TASK PROMPT ::
Find the line that contains "Is the person"; then retype it and each line after it, exactly, through the final line of the data below.
>> Start INFORMATION SHOWN
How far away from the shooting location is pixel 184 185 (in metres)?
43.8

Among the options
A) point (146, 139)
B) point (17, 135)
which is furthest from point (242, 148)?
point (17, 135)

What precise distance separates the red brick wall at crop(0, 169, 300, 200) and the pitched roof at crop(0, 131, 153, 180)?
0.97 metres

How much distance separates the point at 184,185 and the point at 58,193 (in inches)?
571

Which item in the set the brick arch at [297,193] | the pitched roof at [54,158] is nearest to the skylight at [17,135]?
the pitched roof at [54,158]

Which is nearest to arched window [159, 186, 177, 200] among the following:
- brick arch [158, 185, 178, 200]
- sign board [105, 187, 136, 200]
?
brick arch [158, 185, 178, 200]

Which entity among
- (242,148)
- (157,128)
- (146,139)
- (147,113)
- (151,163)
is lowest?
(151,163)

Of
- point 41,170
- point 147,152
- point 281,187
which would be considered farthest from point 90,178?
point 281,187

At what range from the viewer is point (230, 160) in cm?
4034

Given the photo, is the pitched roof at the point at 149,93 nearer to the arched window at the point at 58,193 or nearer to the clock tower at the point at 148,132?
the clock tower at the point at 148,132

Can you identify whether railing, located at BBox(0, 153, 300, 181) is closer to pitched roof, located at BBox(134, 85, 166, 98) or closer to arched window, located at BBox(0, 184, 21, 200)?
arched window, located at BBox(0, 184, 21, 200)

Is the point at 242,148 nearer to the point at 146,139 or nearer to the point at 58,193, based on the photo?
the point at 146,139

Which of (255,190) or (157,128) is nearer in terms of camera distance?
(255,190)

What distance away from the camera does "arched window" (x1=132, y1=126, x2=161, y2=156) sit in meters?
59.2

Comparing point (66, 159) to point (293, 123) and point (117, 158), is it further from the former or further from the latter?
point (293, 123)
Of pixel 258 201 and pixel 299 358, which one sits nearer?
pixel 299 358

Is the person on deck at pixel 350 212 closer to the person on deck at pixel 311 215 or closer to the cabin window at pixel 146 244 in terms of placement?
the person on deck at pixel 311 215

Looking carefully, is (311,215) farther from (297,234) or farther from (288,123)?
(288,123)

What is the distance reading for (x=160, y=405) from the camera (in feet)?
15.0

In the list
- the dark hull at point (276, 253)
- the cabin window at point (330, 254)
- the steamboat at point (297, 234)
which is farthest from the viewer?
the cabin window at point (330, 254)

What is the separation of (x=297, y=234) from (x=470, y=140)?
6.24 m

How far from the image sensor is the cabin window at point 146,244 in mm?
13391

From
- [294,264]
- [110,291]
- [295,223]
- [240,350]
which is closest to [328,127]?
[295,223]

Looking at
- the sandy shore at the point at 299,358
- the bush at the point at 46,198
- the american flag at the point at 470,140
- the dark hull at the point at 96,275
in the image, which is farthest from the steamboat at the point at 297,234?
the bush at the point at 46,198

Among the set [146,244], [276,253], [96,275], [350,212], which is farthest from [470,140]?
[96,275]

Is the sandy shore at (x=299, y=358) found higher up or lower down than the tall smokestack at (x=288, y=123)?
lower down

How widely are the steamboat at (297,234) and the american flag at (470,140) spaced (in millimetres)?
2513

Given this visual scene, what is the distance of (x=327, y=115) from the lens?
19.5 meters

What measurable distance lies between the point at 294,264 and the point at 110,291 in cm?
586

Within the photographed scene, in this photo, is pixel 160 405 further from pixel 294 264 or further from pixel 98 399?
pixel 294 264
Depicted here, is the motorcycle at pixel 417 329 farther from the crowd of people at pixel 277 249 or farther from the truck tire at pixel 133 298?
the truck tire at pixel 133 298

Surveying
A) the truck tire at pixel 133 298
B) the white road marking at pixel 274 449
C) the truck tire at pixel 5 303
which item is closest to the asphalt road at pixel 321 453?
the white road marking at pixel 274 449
>> End INFORMATION SHOWN
TASK OUTPUT ::
Is the person on deck at pixel 350 212 closer to the person on deck at pixel 311 215 or closer to the cabin window at pixel 146 244 in terms of placement?
the person on deck at pixel 311 215

Looking carefully, is (311,215) farther from (297,234) or farther from (288,123)?
(288,123)

What is the distance reading for (x=160, y=405) from the camera (in feet)?
15.0

In the list
- the dark hull at point (276, 253)
- the cabin window at point (330, 254)
- the steamboat at point (297, 234)
which is farthest from the viewer?
the cabin window at point (330, 254)

What is the separation of (x=297, y=234) from (x=470, y=140)?
6.24 m

How far from the image sensor is the cabin window at point 146,244 in mm?
13391

From
- [294,264]
- [110,291]
- [295,223]
- [240,350]
which is closest to [328,127]?
[295,223]

Looking at
- the sandy shore at the point at 299,358
- the bush at the point at 46,198
- the american flag at the point at 470,140
- the dark hull at the point at 96,275
in the image, which is farthest from the steamboat at the point at 297,234?
the bush at the point at 46,198

Among the set [146,244], [276,253], [96,275], [350,212], which is farthest from [470,140]?
[96,275]

Is the sandy shore at (x=299, y=358) found higher up or lower down than the tall smokestack at (x=288, y=123)?
lower down

How widely are the steamboat at (297,234) and the american flag at (470,140) spaced (in millimetres)?
2513

Given this visual scene, what is the distance of (x=327, y=115) from the lens?
19.5 meters

What measurable distance lies between the point at 294,264 and the point at 110,291 in cm?
586

Within the photographed scene, in this photo, is pixel 160 405 further from pixel 294 264 or further from pixel 98 399?
pixel 294 264
Depicted here, is the motorcycle at pixel 417 329 farther from the crowd of people at pixel 277 249 or farther from the truck tire at pixel 133 298?
the truck tire at pixel 133 298

Surveying
A) the truck tire at pixel 133 298
B) the white road marking at pixel 274 449
C) the truck tire at pixel 5 303
which item is closest to the asphalt road at pixel 321 453?
the white road marking at pixel 274 449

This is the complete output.